**** Extract to read

README.md•7.13 kB
# V2.ai Insights Scraper MCP
A Model Context Protocol (MCP) server that scrapes blog posts from V2.ai Insights, extracts content, and provides AI-powered summaries using OpenAI's GPT-4. **Currently supports Contentful CMS integration with search capabilities.**
> 📋 **Strategic Vision**: This project is evolving into a comprehensive AI intelligence platform. See [STRATEGIC_VISION.md](./STRATEGIC_VISION.md) for the complete roadmap from content API to strategic intelligence platform.
## Features
- 🔍 **Multi-Source Content**: Fetches from Contentful CMS and V2.ai web scraping
- 📝 **Content Extraction**: Extracts title, date, author, and content with intelligent fallbacks
- 🔎 **Full-Text Search**: Search across all blog content with Contentful's search API
- 🤖 **AI Summarization**: Generates summaries using OpenAI GPT-4
- 🔧 **MCP Integration**: Exposes tools for Claude Desktop integration
## Tools Available
- `get_latest_posts()` - Retrieves blog posts with metadata (Contentful + V2.ai fallback)

********
**** Dataset content

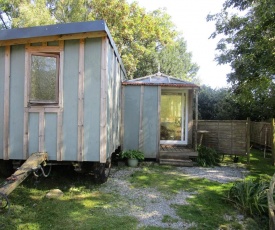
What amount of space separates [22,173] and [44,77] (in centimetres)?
187

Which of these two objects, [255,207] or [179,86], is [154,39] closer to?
[179,86]

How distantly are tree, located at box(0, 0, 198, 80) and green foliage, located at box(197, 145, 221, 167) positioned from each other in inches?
426

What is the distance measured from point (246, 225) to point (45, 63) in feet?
14.5

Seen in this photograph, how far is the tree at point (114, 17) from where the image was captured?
14.5 m

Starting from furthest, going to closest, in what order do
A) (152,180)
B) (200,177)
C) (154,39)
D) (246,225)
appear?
(154,39)
(200,177)
(152,180)
(246,225)

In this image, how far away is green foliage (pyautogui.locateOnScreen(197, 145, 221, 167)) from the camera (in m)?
7.50

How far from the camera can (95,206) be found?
3.85 metres

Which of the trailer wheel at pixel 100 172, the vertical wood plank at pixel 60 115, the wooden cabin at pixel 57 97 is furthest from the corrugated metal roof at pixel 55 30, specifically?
the trailer wheel at pixel 100 172

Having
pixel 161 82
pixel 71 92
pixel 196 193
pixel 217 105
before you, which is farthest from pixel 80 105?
pixel 217 105

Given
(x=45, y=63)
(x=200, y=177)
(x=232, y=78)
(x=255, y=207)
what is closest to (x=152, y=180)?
(x=200, y=177)

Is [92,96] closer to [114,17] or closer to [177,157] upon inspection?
[177,157]

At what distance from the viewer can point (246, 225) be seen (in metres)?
3.33

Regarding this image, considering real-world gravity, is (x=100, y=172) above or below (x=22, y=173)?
below

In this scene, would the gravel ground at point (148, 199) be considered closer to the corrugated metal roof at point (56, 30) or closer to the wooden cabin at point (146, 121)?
the wooden cabin at point (146, 121)
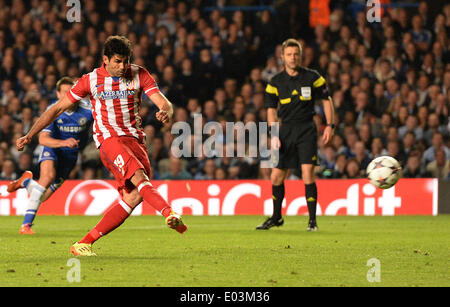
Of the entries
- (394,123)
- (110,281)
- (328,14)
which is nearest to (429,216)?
(394,123)

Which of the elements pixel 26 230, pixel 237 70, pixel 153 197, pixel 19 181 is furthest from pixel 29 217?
pixel 237 70

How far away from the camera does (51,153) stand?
32.0 ft

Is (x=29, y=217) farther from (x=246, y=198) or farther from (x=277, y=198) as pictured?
(x=246, y=198)

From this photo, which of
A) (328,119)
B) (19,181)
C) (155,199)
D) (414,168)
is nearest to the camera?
(155,199)

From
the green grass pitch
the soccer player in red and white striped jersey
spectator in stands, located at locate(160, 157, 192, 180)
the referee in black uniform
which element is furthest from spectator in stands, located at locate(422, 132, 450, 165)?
the soccer player in red and white striped jersey

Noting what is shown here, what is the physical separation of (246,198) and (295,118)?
3711mm

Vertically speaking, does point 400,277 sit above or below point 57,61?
below

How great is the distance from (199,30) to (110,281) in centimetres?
1153

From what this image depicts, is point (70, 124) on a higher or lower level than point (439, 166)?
higher

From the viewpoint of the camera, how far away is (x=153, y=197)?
6570 millimetres

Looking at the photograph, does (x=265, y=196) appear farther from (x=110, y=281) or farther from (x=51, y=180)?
(x=110, y=281)

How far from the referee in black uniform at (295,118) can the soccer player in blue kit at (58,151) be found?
215 cm

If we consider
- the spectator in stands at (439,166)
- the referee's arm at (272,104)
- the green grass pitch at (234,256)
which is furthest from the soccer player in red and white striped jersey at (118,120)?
the spectator in stands at (439,166)

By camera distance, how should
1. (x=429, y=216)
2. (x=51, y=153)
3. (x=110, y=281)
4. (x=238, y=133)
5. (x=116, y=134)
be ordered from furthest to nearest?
1. (x=238, y=133)
2. (x=429, y=216)
3. (x=51, y=153)
4. (x=116, y=134)
5. (x=110, y=281)
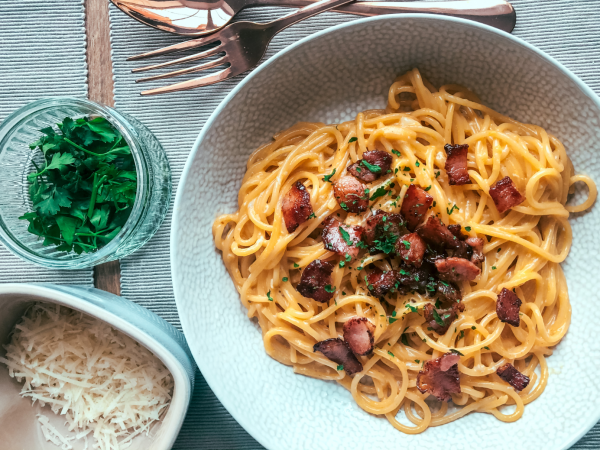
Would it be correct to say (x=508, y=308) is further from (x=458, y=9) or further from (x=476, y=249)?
(x=458, y=9)

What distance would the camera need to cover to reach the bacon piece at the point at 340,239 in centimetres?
253

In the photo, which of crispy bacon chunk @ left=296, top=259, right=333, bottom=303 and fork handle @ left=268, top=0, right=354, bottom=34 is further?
fork handle @ left=268, top=0, right=354, bottom=34

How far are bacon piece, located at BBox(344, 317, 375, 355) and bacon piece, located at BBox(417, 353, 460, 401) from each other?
0.34 meters

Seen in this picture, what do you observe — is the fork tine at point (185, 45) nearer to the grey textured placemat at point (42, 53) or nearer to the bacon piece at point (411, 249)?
the grey textured placemat at point (42, 53)

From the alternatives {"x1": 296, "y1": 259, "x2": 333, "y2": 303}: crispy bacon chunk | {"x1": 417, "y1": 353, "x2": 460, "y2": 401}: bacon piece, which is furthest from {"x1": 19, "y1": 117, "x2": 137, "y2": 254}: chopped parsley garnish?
{"x1": 417, "y1": 353, "x2": 460, "y2": 401}: bacon piece

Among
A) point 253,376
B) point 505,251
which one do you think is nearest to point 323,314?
point 253,376

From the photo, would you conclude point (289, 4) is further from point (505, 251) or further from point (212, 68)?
point (505, 251)

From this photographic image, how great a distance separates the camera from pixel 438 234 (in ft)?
8.02

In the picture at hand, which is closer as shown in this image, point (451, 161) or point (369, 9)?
point (451, 161)

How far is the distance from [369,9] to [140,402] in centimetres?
268

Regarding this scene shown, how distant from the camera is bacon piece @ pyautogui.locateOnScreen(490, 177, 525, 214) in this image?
8.14 feet

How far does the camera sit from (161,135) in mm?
2900

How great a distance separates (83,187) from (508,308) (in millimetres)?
2493

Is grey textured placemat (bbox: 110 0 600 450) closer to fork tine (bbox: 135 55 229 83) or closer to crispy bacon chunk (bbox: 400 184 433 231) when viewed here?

********

*What you will do*: Edit the part of the README that opens with "README.md•7.13 kB" and closes with "strategic intelligence platform.", putting "collects" in place of "scrapes". The data is separate material and is not part of the README.

*Written solution*:
README.md•7.13 kB
# V2.ai Insights Scraper MCP
A Model Context Protocol (MCP) server that collects blog posts from V2.ai Insights, extracts content, and provides AI-powered summaries using OpenAI's GPT-4. **Currently supports Contentful CMS integration with search capabilities.**
> 📋 **Strategic Vision**: This project is evolving into a comprehensive AI intelligence platform. See [STRATEGIC_VISION.md](./STRATEGIC_VISION.md) for the complete roadmap from content API to strategic intelligence platform.